Datensätze zu räumlichen Fragen:
____________________
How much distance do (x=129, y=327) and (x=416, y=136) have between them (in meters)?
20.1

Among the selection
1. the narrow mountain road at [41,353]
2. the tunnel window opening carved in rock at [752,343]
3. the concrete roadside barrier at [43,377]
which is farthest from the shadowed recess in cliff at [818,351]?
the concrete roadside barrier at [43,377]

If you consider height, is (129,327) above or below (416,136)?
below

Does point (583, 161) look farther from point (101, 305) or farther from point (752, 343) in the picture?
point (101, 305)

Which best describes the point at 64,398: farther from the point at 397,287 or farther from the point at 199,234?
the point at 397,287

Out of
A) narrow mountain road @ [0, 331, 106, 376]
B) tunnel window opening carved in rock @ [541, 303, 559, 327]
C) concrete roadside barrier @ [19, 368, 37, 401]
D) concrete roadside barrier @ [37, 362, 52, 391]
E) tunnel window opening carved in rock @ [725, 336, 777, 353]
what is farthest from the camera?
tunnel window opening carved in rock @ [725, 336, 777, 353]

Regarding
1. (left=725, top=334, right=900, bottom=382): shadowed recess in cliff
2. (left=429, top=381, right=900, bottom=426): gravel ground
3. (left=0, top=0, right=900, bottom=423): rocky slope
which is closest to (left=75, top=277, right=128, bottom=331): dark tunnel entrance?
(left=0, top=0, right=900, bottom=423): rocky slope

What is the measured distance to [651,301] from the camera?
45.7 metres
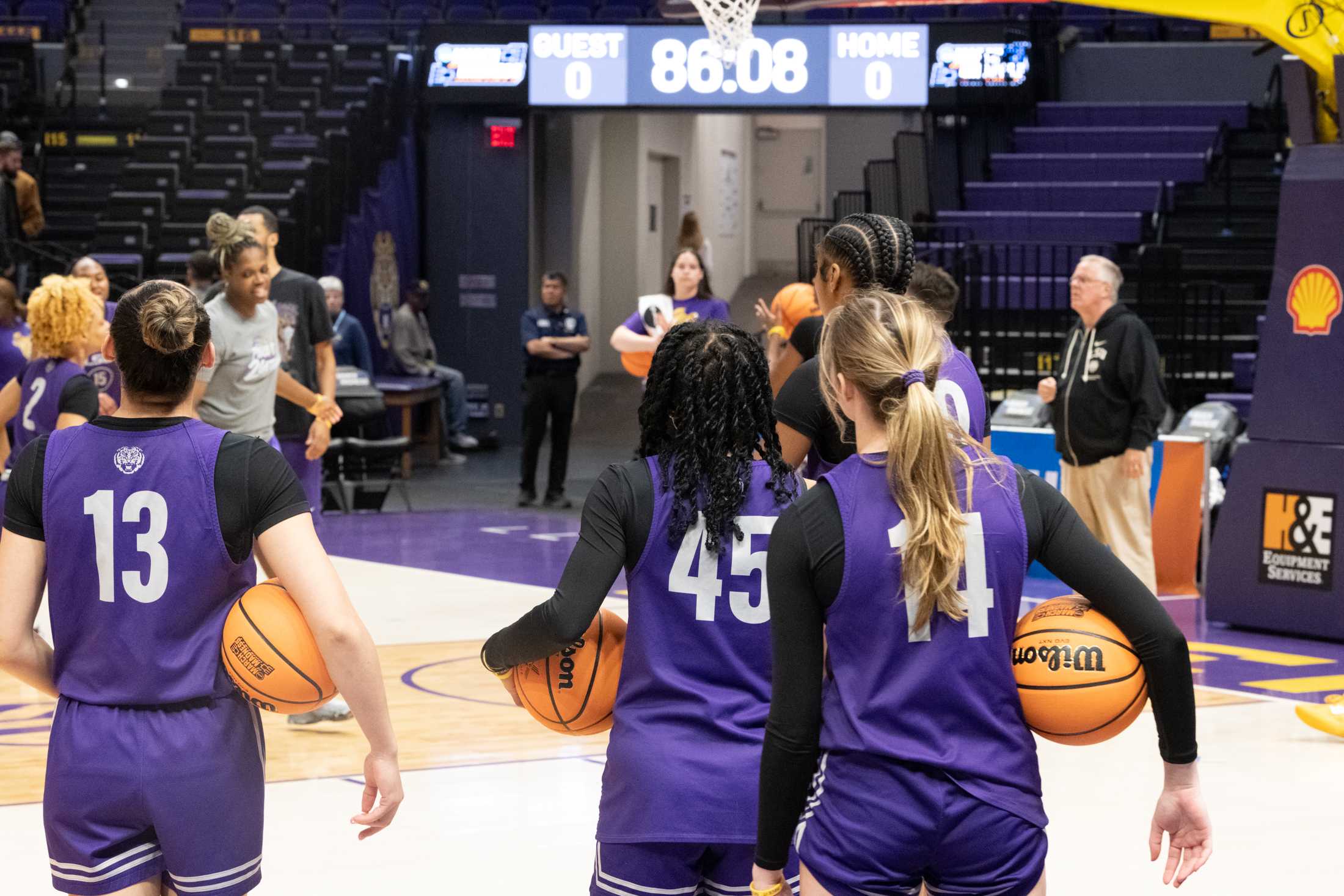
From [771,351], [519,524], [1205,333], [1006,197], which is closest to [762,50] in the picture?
[1006,197]

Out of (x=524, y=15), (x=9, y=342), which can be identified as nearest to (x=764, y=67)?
(x=524, y=15)

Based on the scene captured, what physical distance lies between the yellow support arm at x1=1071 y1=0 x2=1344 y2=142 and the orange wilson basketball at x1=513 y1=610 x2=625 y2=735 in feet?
19.9

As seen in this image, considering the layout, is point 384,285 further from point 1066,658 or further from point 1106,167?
point 1066,658

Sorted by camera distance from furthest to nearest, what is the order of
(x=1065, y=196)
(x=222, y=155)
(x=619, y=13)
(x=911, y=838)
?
(x=619, y=13), (x=222, y=155), (x=1065, y=196), (x=911, y=838)

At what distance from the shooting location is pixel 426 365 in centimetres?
1694

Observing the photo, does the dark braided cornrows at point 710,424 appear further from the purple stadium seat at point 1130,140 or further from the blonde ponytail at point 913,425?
the purple stadium seat at point 1130,140

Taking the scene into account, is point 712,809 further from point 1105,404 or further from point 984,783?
point 1105,404

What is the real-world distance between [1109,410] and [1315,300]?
3.69 feet

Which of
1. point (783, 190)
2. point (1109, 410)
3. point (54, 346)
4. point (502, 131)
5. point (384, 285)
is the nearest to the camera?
point (54, 346)

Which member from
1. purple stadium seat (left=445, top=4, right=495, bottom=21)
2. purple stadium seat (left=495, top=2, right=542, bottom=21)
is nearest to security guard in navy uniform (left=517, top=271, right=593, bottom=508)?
purple stadium seat (left=495, top=2, right=542, bottom=21)

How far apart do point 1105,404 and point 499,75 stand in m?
9.68

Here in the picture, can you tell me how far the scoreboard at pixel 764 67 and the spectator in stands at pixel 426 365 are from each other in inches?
110

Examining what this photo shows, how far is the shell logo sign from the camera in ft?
26.9

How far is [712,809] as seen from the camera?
2.73 m
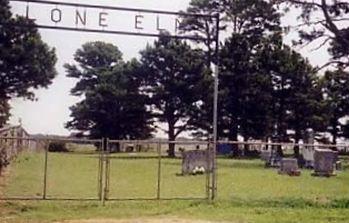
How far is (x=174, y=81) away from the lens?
53594 mm

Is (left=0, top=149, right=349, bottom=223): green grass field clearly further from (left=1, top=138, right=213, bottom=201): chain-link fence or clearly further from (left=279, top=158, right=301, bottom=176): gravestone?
(left=279, top=158, right=301, bottom=176): gravestone

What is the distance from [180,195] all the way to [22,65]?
32627 mm

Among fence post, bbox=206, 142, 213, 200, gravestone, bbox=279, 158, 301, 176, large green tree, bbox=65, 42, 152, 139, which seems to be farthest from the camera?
Result: large green tree, bbox=65, 42, 152, 139

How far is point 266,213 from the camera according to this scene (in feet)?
54.7

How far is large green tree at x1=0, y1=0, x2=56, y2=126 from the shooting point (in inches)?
1901

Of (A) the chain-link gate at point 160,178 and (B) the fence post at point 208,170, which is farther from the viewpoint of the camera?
(A) the chain-link gate at point 160,178

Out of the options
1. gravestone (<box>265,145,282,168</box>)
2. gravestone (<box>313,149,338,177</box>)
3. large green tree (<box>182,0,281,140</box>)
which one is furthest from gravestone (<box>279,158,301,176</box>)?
large green tree (<box>182,0,281,140</box>)

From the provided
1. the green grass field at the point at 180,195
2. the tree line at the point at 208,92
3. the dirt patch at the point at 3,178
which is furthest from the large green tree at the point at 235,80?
the dirt patch at the point at 3,178

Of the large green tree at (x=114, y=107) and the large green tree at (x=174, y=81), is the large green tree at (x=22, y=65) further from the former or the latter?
the large green tree at (x=174, y=81)

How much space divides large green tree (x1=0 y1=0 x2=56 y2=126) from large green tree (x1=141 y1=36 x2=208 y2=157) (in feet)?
26.9

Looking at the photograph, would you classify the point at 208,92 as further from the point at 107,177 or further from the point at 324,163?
the point at 107,177

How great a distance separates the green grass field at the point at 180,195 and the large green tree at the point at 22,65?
17858 mm

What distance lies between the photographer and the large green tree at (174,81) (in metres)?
53.1

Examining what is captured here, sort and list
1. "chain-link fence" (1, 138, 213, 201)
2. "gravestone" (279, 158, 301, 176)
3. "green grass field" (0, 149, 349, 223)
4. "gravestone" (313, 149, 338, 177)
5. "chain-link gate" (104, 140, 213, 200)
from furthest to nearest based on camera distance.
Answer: "gravestone" (279, 158, 301, 176) < "gravestone" (313, 149, 338, 177) < "chain-link gate" (104, 140, 213, 200) < "chain-link fence" (1, 138, 213, 201) < "green grass field" (0, 149, 349, 223)
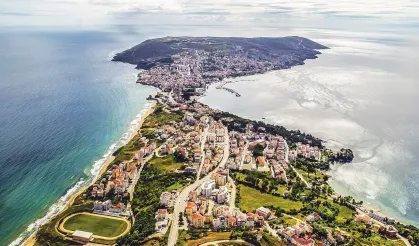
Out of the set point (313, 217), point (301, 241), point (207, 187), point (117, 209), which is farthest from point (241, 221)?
point (117, 209)

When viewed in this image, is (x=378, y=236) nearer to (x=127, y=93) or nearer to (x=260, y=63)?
(x=127, y=93)

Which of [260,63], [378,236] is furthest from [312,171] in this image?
[260,63]

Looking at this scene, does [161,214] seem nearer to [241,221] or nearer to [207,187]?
[207,187]

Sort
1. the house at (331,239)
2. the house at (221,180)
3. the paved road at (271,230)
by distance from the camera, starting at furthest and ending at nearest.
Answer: the house at (221,180) < the paved road at (271,230) < the house at (331,239)

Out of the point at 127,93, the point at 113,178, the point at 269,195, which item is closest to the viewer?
the point at 269,195

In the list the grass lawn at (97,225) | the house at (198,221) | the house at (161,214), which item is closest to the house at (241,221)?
the house at (198,221)

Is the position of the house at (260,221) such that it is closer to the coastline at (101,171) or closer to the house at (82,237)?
the house at (82,237)
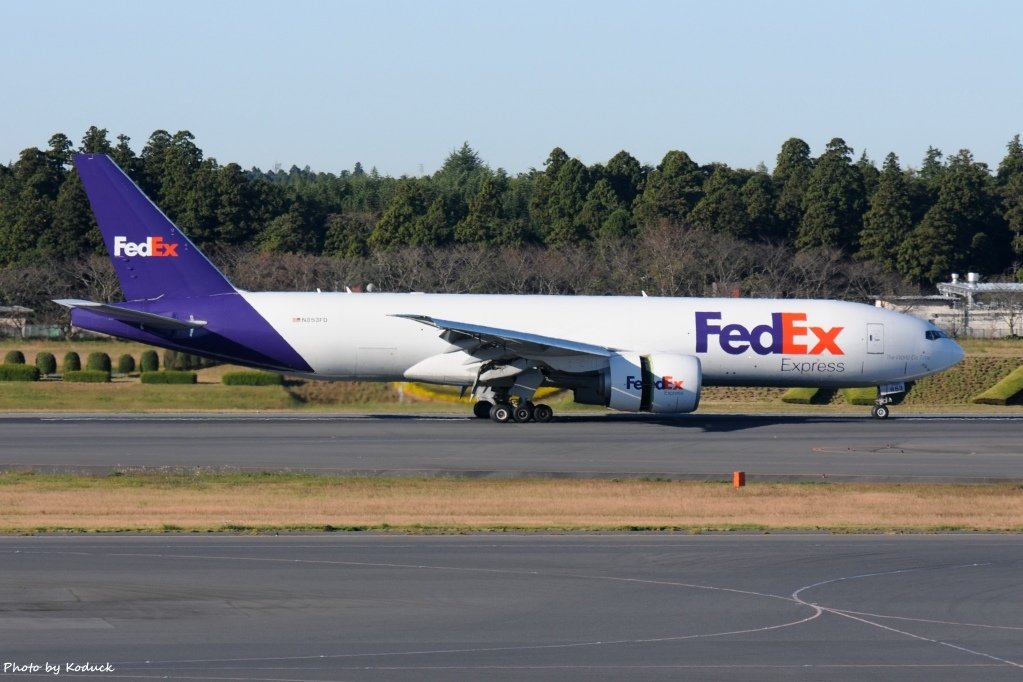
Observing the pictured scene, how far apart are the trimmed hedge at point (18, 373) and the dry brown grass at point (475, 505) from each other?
26204 millimetres

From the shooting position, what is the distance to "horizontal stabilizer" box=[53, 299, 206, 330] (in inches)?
1471

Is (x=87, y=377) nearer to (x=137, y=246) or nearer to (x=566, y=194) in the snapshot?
(x=137, y=246)

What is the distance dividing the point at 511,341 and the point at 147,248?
1166 centimetres

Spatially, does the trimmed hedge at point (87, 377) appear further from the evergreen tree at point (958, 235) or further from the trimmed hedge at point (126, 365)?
the evergreen tree at point (958, 235)

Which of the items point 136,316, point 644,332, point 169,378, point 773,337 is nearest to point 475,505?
point 644,332

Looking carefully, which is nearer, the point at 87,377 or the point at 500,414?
the point at 500,414

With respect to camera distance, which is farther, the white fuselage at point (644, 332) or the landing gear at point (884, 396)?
the landing gear at point (884, 396)

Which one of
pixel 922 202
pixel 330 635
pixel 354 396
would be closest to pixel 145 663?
pixel 330 635

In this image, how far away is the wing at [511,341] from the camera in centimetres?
3634

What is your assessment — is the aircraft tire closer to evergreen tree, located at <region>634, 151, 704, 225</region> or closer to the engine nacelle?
the engine nacelle

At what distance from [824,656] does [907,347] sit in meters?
30.4

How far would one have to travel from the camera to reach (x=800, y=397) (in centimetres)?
5169

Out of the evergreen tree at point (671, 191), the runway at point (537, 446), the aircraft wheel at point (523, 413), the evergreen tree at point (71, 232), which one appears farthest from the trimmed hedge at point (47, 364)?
the evergreen tree at point (671, 191)

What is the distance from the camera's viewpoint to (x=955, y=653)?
12445 mm
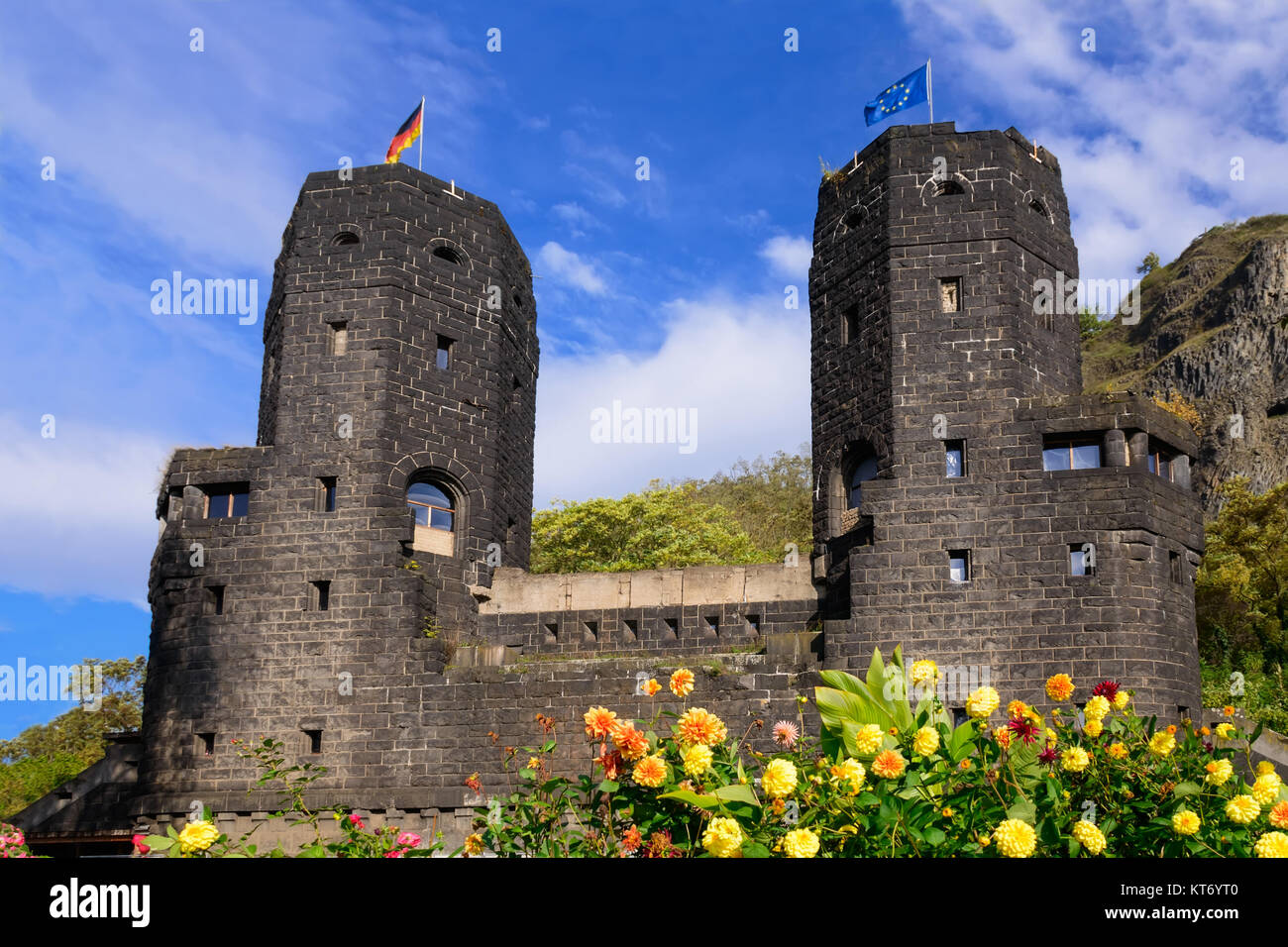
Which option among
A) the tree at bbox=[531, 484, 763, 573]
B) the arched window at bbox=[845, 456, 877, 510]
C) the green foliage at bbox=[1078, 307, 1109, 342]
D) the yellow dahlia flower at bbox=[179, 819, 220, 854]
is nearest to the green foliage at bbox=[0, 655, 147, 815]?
the tree at bbox=[531, 484, 763, 573]

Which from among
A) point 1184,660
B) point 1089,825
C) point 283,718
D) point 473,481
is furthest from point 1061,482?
point 1089,825

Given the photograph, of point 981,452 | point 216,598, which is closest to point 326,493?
point 216,598

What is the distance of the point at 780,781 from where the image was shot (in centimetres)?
457

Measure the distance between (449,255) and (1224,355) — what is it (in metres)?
41.7

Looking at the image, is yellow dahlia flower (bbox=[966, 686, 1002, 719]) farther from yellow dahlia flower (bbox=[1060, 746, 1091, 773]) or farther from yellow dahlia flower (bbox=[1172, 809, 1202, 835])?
yellow dahlia flower (bbox=[1172, 809, 1202, 835])

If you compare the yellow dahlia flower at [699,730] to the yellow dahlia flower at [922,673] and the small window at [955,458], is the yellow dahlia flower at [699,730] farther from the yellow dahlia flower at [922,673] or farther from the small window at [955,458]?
the small window at [955,458]

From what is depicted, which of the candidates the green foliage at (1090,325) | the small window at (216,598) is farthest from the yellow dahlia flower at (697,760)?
the green foliage at (1090,325)

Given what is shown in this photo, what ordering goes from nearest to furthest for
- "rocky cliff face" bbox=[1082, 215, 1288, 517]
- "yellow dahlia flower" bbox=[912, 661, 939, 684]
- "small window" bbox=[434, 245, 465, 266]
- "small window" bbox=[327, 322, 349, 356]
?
"yellow dahlia flower" bbox=[912, 661, 939, 684] → "small window" bbox=[327, 322, 349, 356] → "small window" bbox=[434, 245, 465, 266] → "rocky cliff face" bbox=[1082, 215, 1288, 517]

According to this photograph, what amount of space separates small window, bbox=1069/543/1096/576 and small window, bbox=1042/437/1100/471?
139 centimetres

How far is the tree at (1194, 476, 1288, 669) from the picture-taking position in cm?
3256

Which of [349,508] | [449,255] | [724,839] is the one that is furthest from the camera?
[449,255]

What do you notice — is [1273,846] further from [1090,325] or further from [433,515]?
[1090,325]

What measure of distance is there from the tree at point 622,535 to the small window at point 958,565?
18.4 metres
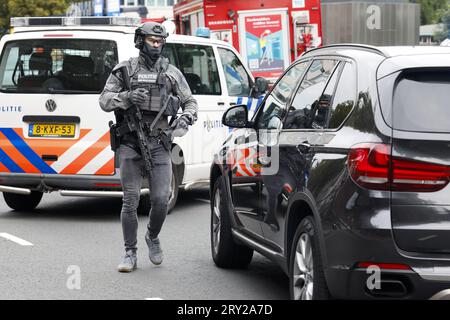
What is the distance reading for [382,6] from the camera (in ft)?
135

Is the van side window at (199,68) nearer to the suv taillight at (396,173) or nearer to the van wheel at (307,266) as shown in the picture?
the van wheel at (307,266)

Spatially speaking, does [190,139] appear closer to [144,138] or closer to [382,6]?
[144,138]

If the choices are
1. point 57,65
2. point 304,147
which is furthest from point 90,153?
point 304,147

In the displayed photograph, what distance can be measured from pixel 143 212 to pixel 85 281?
3.87 m

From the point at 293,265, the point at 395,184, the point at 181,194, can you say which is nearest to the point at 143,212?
the point at 181,194

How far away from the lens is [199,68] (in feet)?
40.7

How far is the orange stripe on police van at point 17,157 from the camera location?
36.8 ft

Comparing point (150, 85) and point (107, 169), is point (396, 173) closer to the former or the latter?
point (150, 85)

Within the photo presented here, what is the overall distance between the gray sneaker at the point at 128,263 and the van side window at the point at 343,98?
2.89 meters

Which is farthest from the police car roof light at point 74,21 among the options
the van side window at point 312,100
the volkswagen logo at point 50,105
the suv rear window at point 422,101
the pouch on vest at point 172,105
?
the suv rear window at point 422,101

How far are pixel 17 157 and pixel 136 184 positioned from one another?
11.4 ft

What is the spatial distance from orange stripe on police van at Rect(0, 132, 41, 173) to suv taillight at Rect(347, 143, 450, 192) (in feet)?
21.7

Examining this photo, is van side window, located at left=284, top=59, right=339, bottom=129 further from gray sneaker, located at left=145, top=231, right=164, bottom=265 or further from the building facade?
the building facade

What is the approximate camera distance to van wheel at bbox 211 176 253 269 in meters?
8.16
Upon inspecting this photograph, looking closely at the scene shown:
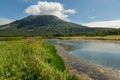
____________________
*Aufgabe*
Ersetze „lens“ durch „camera“ in allem von der Zeile mit „How far away from“ bis hinunter zur Zeile mit „2.89 meters“, und gib nur diese Zeilen sonst unverändert wieder.

*Ergebnis*
How far away from the camera is [199,68] (in feet)?
40.7

How far is the orange stripe on police van at point 17,157 from the camera location?
36.8 ft

Comparing point (150, 85) and point (107, 169), is point (396, 173) closer to the former or the latter?
point (150, 85)

Within the photo presented here, what is the overall distance between the gray sneaker at the point at 128,263 and the van side window at the point at 343,98?
2.89 meters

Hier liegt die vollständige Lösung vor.